[Document section Boundary: Start]

Advertisement

San Miguel, Emperador Make Alcohol That Philippines Needs Now

File Photo: Filipino pedestrians walk past the San Miguel corporation headquarter in Manila, Philippines. (Photo: JOEL NITO/AFP via Getty Images)
File Photo: Filipino pedestrians walk past the San Miguel corporation headquarter in Manila, Philippines. (Photo: JOEL NITO/AFP via Getty Images)

By Claire Jiao

The Philippines’ biggest liquor makers are gearing to produce a different kind of alcohol - the disinfecting agent that hospitals are in dire need of and has vanished from most grocery shelves.

San Miguel Corp.’s Ginebra San Miguel Inc. will produce 70% ethyl alcohol amid a shortage in disinfectants and hand sanitizers, President Ramon Ang said. The Philippines’ largest company is fermenting molasses used at its gin distillery to make rubbing alcohol that will be donated to hospitals and villages in the Philippine capital region, Ang said.

Alliance Global Group Inc., parent of brandy maker Emperador Inc., also pledged to donate 1 million liters of rubbing alcohol to the novel coronavirus fight by supplying raw materials to a local producer to denature into a disinfectant, CEO Kevin Tan said. Initial deliveries have been sent across the capital and provinces in central and southern Philippines.

[Document section Boundary: End]
[Data shown Boundary: Start]

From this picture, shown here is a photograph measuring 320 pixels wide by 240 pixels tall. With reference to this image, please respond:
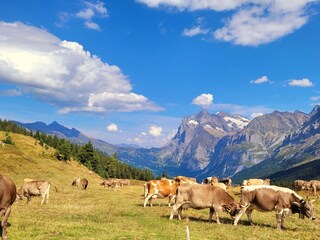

[Data shown Boundary: End]

### [To do]
1/ Reproduce the part of the article on Philippine liquor makers starting with "San Miguel Corp.’s" and going on through "region, Ang said.".
2/ According to the article on Philippine liquor makers, how much rubbing alcohol did Alliance Global Group Inc. pledge to donate?
The lines that come after the article have nothing to do with it.

### [Replies]
1/
San Miguel Corp.’s Ginebra San Miguel Inc. will produce 70% ethyl alcohol amid a shortage in disinfectants and hand sanitizers, President Ramon Ang said. The Philippines’ largest company is fermenting molasses used at its gin distillery to make rubbing alcohol that will be donated to hospitals and villages in the Philippine capital region, Ang said.

2/ 1 million liters